(WHAT YOU SHOULD DO): Could you retype the listing below line for line, with no changes, and leave out the pictures?
>> Start PROVIDED MATERIAL
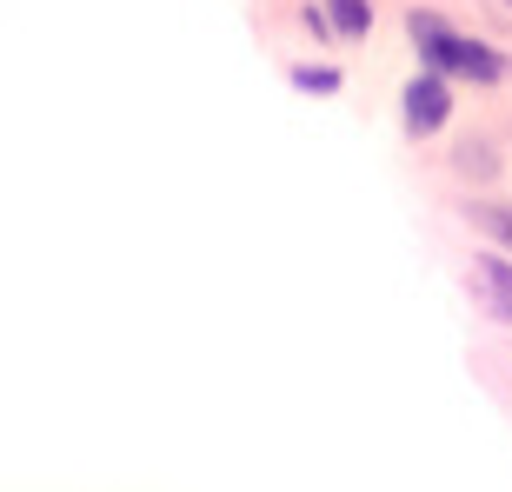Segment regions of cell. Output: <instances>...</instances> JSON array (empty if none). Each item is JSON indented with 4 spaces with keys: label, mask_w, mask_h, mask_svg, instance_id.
Masks as SVG:
<instances>
[{
    "label": "cell",
    "mask_w": 512,
    "mask_h": 492,
    "mask_svg": "<svg viewBox=\"0 0 512 492\" xmlns=\"http://www.w3.org/2000/svg\"><path fill=\"white\" fill-rule=\"evenodd\" d=\"M406 40H413L419 67H439L446 80H473V87H499V80H512V60L499 54L493 40L453 27V20L433 14V7H413V14H406Z\"/></svg>",
    "instance_id": "obj_1"
},
{
    "label": "cell",
    "mask_w": 512,
    "mask_h": 492,
    "mask_svg": "<svg viewBox=\"0 0 512 492\" xmlns=\"http://www.w3.org/2000/svg\"><path fill=\"white\" fill-rule=\"evenodd\" d=\"M446 120H453V80L439 74V67H419L406 80V94H399V127L413 133V140H433Z\"/></svg>",
    "instance_id": "obj_2"
},
{
    "label": "cell",
    "mask_w": 512,
    "mask_h": 492,
    "mask_svg": "<svg viewBox=\"0 0 512 492\" xmlns=\"http://www.w3.org/2000/svg\"><path fill=\"white\" fill-rule=\"evenodd\" d=\"M473 286H479V306H486L499 326H512V253L506 246L473 260Z\"/></svg>",
    "instance_id": "obj_3"
},
{
    "label": "cell",
    "mask_w": 512,
    "mask_h": 492,
    "mask_svg": "<svg viewBox=\"0 0 512 492\" xmlns=\"http://www.w3.org/2000/svg\"><path fill=\"white\" fill-rule=\"evenodd\" d=\"M453 173H459V180H473V187H486V180L499 173L493 140H459V147H453Z\"/></svg>",
    "instance_id": "obj_4"
},
{
    "label": "cell",
    "mask_w": 512,
    "mask_h": 492,
    "mask_svg": "<svg viewBox=\"0 0 512 492\" xmlns=\"http://www.w3.org/2000/svg\"><path fill=\"white\" fill-rule=\"evenodd\" d=\"M326 20L340 40H366L373 34V0H326Z\"/></svg>",
    "instance_id": "obj_5"
},
{
    "label": "cell",
    "mask_w": 512,
    "mask_h": 492,
    "mask_svg": "<svg viewBox=\"0 0 512 492\" xmlns=\"http://www.w3.org/2000/svg\"><path fill=\"white\" fill-rule=\"evenodd\" d=\"M466 220H473V227L486 233L493 246H506V253H512V207H493V200H466Z\"/></svg>",
    "instance_id": "obj_6"
},
{
    "label": "cell",
    "mask_w": 512,
    "mask_h": 492,
    "mask_svg": "<svg viewBox=\"0 0 512 492\" xmlns=\"http://www.w3.org/2000/svg\"><path fill=\"white\" fill-rule=\"evenodd\" d=\"M293 87H300V94H340V87H346V74H340V67H313V60H300V67H293Z\"/></svg>",
    "instance_id": "obj_7"
},
{
    "label": "cell",
    "mask_w": 512,
    "mask_h": 492,
    "mask_svg": "<svg viewBox=\"0 0 512 492\" xmlns=\"http://www.w3.org/2000/svg\"><path fill=\"white\" fill-rule=\"evenodd\" d=\"M300 27H306L313 40H340V34H333V20H326V0H320V7L306 0V7H300Z\"/></svg>",
    "instance_id": "obj_8"
}]
</instances>
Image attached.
>> End PROVIDED MATERIAL
(SOLUTION):
Segment regions of cell. Output: <instances>...</instances> JSON array (empty if none). Each item is JSON indented with 4 spaces with keys: label, mask_w, mask_h, mask_svg, instance_id.
Masks as SVG:
<instances>
[{
    "label": "cell",
    "mask_w": 512,
    "mask_h": 492,
    "mask_svg": "<svg viewBox=\"0 0 512 492\" xmlns=\"http://www.w3.org/2000/svg\"><path fill=\"white\" fill-rule=\"evenodd\" d=\"M406 40H413L419 67H439L446 80H473V87H499V80H512V60L499 54L493 40L453 27V20L433 14V7H413V14H406Z\"/></svg>",
    "instance_id": "obj_1"
},
{
    "label": "cell",
    "mask_w": 512,
    "mask_h": 492,
    "mask_svg": "<svg viewBox=\"0 0 512 492\" xmlns=\"http://www.w3.org/2000/svg\"><path fill=\"white\" fill-rule=\"evenodd\" d=\"M446 120H453V80L439 74V67H419L406 80V94H399V127L413 133V140H433Z\"/></svg>",
    "instance_id": "obj_2"
},
{
    "label": "cell",
    "mask_w": 512,
    "mask_h": 492,
    "mask_svg": "<svg viewBox=\"0 0 512 492\" xmlns=\"http://www.w3.org/2000/svg\"><path fill=\"white\" fill-rule=\"evenodd\" d=\"M473 286H479V306H486L499 326H512V253L506 246L473 260Z\"/></svg>",
    "instance_id": "obj_3"
},
{
    "label": "cell",
    "mask_w": 512,
    "mask_h": 492,
    "mask_svg": "<svg viewBox=\"0 0 512 492\" xmlns=\"http://www.w3.org/2000/svg\"><path fill=\"white\" fill-rule=\"evenodd\" d=\"M453 173H459V180H473V187H486V180L499 173L493 140H459V147H453Z\"/></svg>",
    "instance_id": "obj_4"
},
{
    "label": "cell",
    "mask_w": 512,
    "mask_h": 492,
    "mask_svg": "<svg viewBox=\"0 0 512 492\" xmlns=\"http://www.w3.org/2000/svg\"><path fill=\"white\" fill-rule=\"evenodd\" d=\"M326 20L340 40H366L373 34V0H326Z\"/></svg>",
    "instance_id": "obj_5"
},
{
    "label": "cell",
    "mask_w": 512,
    "mask_h": 492,
    "mask_svg": "<svg viewBox=\"0 0 512 492\" xmlns=\"http://www.w3.org/2000/svg\"><path fill=\"white\" fill-rule=\"evenodd\" d=\"M466 220H473V227L486 233L493 246H506V253H512V207H493V200H466Z\"/></svg>",
    "instance_id": "obj_6"
},
{
    "label": "cell",
    "mask_w": 512,
    "mask_h": 492,
    "mask_svg": "<svg viewBox=\"0 0 512 492\" xmlns=\"http://www.w3.org/2000/svg\"><path fill=\"white\" fill-rule=\"evenodd\" d=\"M293 87H300V94H340V87H346V74H340V67H313V60H300V67H293Z\"/></svg>",
    "instance_id": "obj_7"
},
{
    "label": "cell",
    "mask_w": 512,
    "mask_h": 492,
    "mask_svg": "<svg viewBox=\"0 0 512 492\" xmlns=\"http://www.w3.org/2000/svg\"><path fill=\"white\" fill-rule=\"evenodd\" d=\"M300 27H306L313 40H340V34H333V20H326V0H320V7L306 0V7H300Z\"/></svg>",
    "instance_id": "obj_8"
}]
</instances>
Image attached.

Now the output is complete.